Jun 12, 2024
irla one pager is about your life, who you are as a person and what your goals are, it’s a living document and an extension of yourself. knowing these 2 things and being true to them is what can make someone happy! after watching a ted talk from REDACTED about this and listening to them over Teams today, i wanted to try it out and make my first iteration including author notes (99% of the blog) and make it public!
in a question about fitting into an identity, REDACTED said, “Think of adjectives you want people to say about you. But really though, it’s what you want to say about yourself.” once i heard that, it reminded of a slightly similar line of Ryo’s in Bocchi the Rock, “Abandoning your uniqueness is equivalent to dying,” and it all made sense.
not so long ago, i remember forcing myself to stray away from anime, vtubers, videogames, my behaviors, and sayings in order to be “normal” (whatever that means anymore lmfao). i really thought in order to succeed, i needed to throw away everything that made me, me. everyone that i knew that was successful irl didn’t enjoy these things or had my qualities so i thought i had to do the same.
every piece of myself that i locked away made me feel emptier and emptier. hell, i was becoming more of a failure despite following “the rules” (that i made up). it wasn’t until i freed myself i started to feel alive and happy, finding the sweet spot. i started to catch up on anime that i’ve missed, went to my first anime convention, found a new vtuber to watch (deme), revisited my favorite games, sticked to being chronically online, and being cringe af irl by saying twitch emotes and niche online community sayings that not even my choomfies understand like “kappa penis deluxe.”
after all that, i guess i want people to describe me as that “silly weird awkward dude who’s fun to be around, a natural gaming prodigy who’s forced to play the game called capitalism, and a genuine sweet nice caring thoughtful angel.” it makes me happy to be and to think of myself that way, and i hope my ch/oomfies feel that way about me too.

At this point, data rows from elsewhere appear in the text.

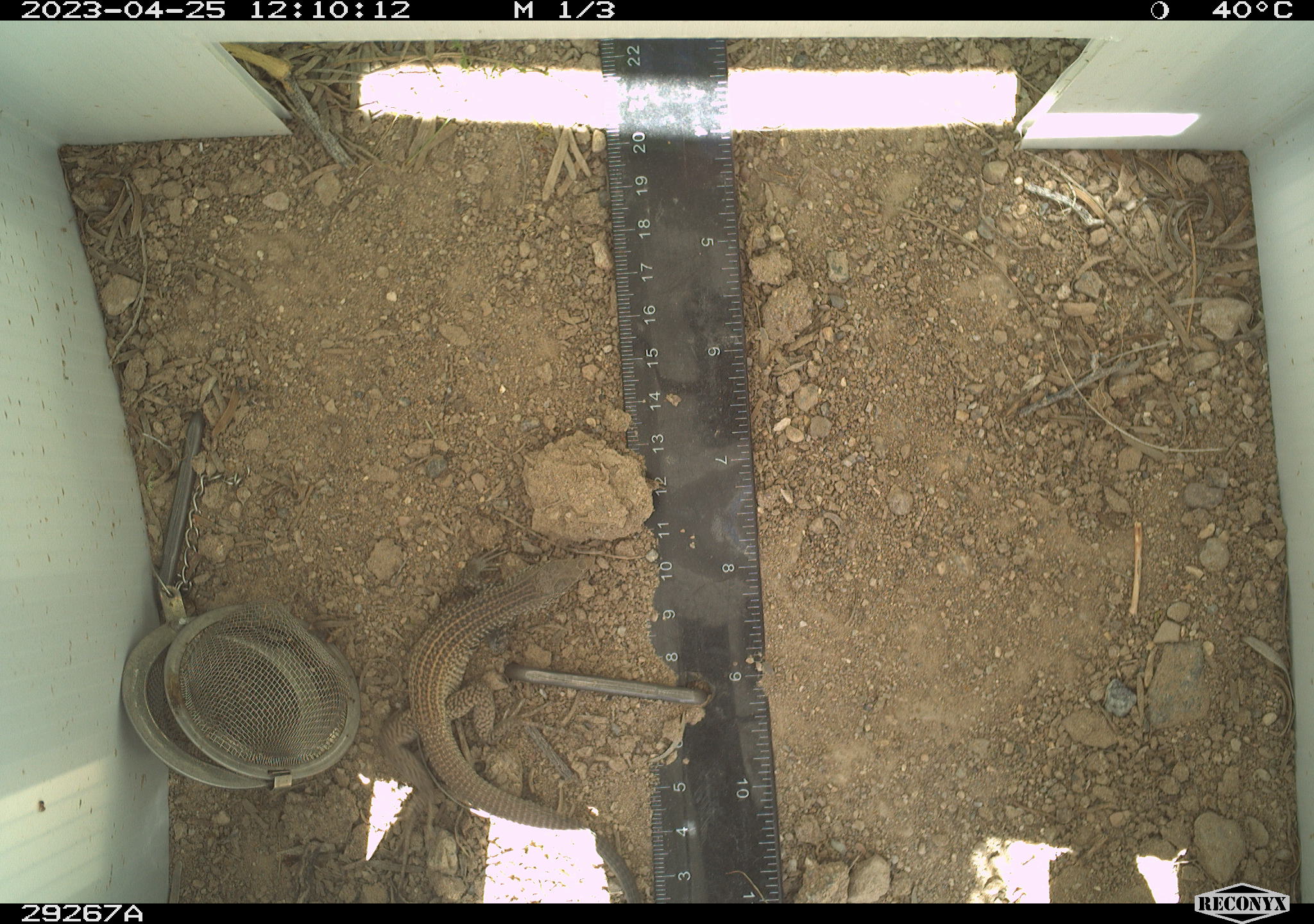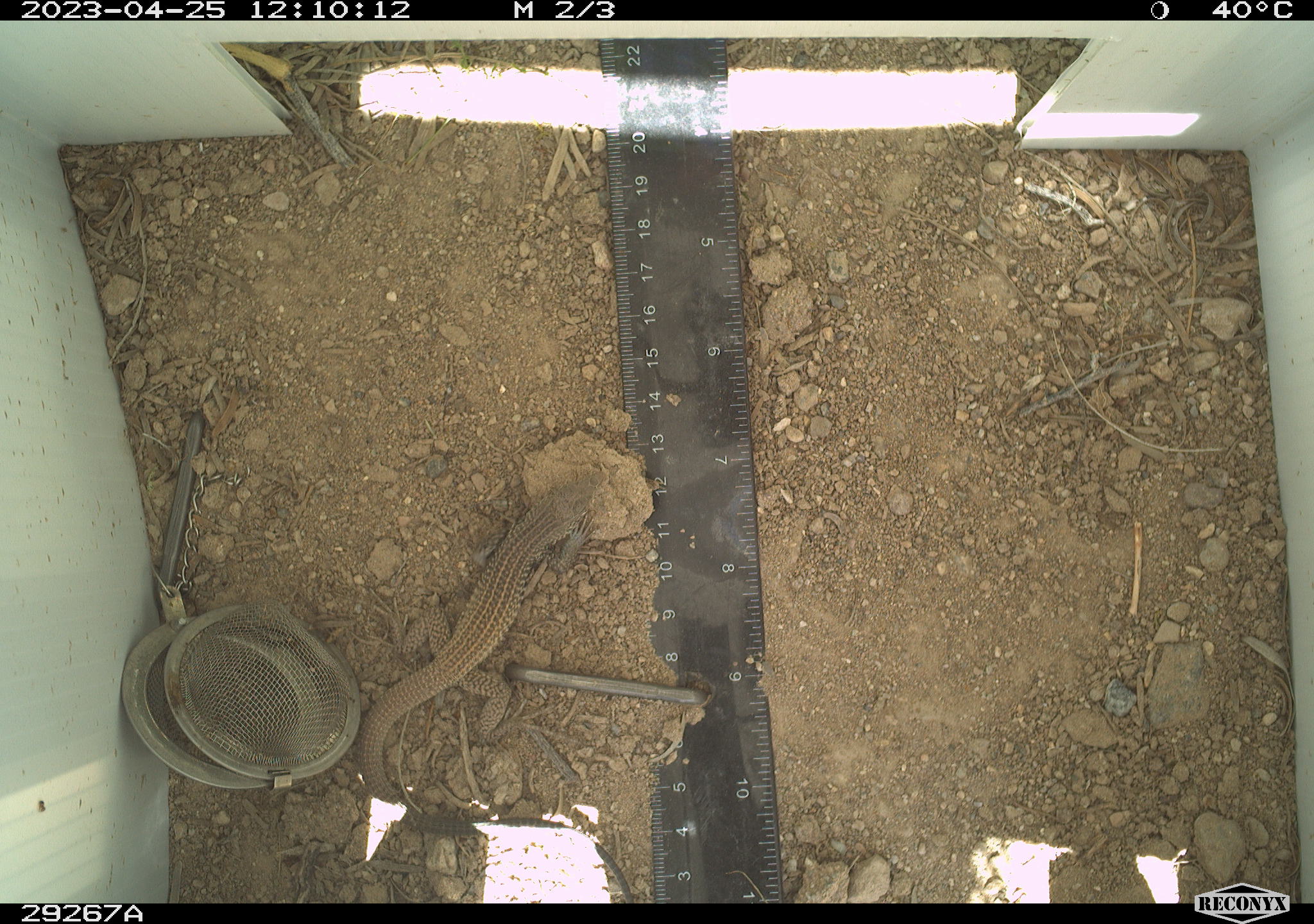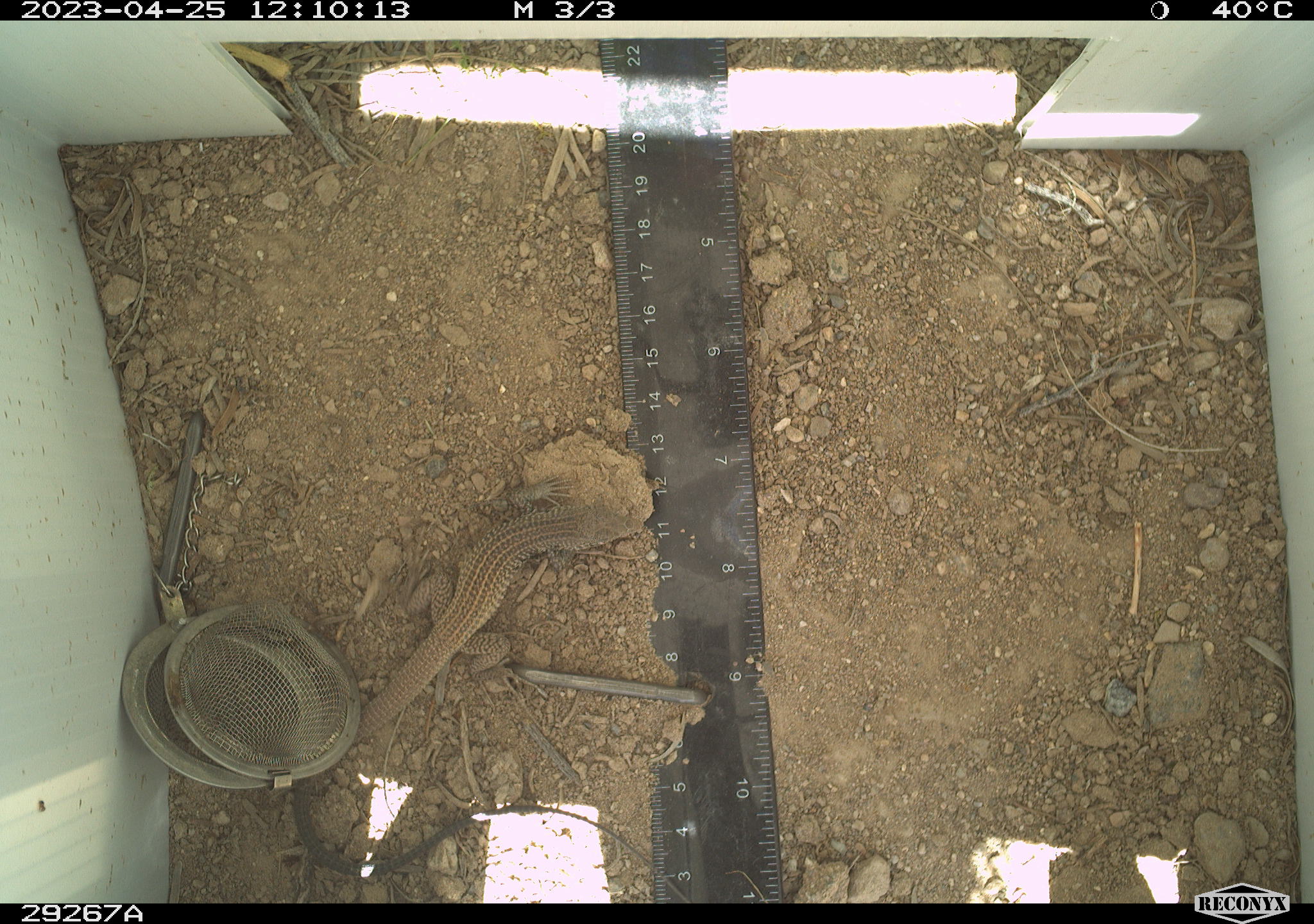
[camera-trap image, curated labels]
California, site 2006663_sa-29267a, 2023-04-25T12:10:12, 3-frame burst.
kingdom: Animalia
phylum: Chordata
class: Reptilia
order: Squamata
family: Teiidae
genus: Aspidoscelis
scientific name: Aspidoscelis tigris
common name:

this is a hard one because i myself don’t know wtf i want lol. what do i wanna build, what do i want to own, what do i wanna do in tech, where do i wanna live, and do i even want kids? REDACTED mentioned how there’s some things to consider when making goals, take time to stop and think and more importantly do they align with your values. but more importantly when asked about pivoting or sticking to goals, REDACTED said, “It’s all about how bad you want it against the goal being realistic. If you really want it, you wouldn’t care if it’s unrealistic… Only pivot to explore, not because it’s easier.”
i remember when i was young (Q3 and 4 of 2023) i was dead set focusing on ML. i started to self study, applied to research, the whole shebang. i wanted it, ML was cool, you can do data science and make anime girls. was it realistic? no, i was a 4th year who ignored the calling to ML in my 1st year (you couldn’t make anime girls at that time) and got rejected from a summer lab because it was too late for me as a 4th year which was valid. i took some time to think if i really wanted it. i mean if i did i’d be doing it still. did i pivot? yes, i took some time to literally explore libraries, figure out and do side projects, do hackathons, and get this current internship i have. but ngl, i’m sorry REDACTED, it was kinda easier to pivot lol. let the nerds research ML :P (i’m sorry, please make anime girls real)
below are my life goals, stretch goals, short goals, and fun goals (guess which are which lol) that i know are my wants, that are both realistic and unrealistic, align with my values, and are goals that I took time to stop and think about:
i would go on about how REDACTED says that one goal leads to another, goals make new goals, blah blah blah. but you can guess with backwards thinking, how some goals are pre-reqs for others and what new goals come from these current ones. but yeah this is version 1 of my very first one pager, hope you enjoyed.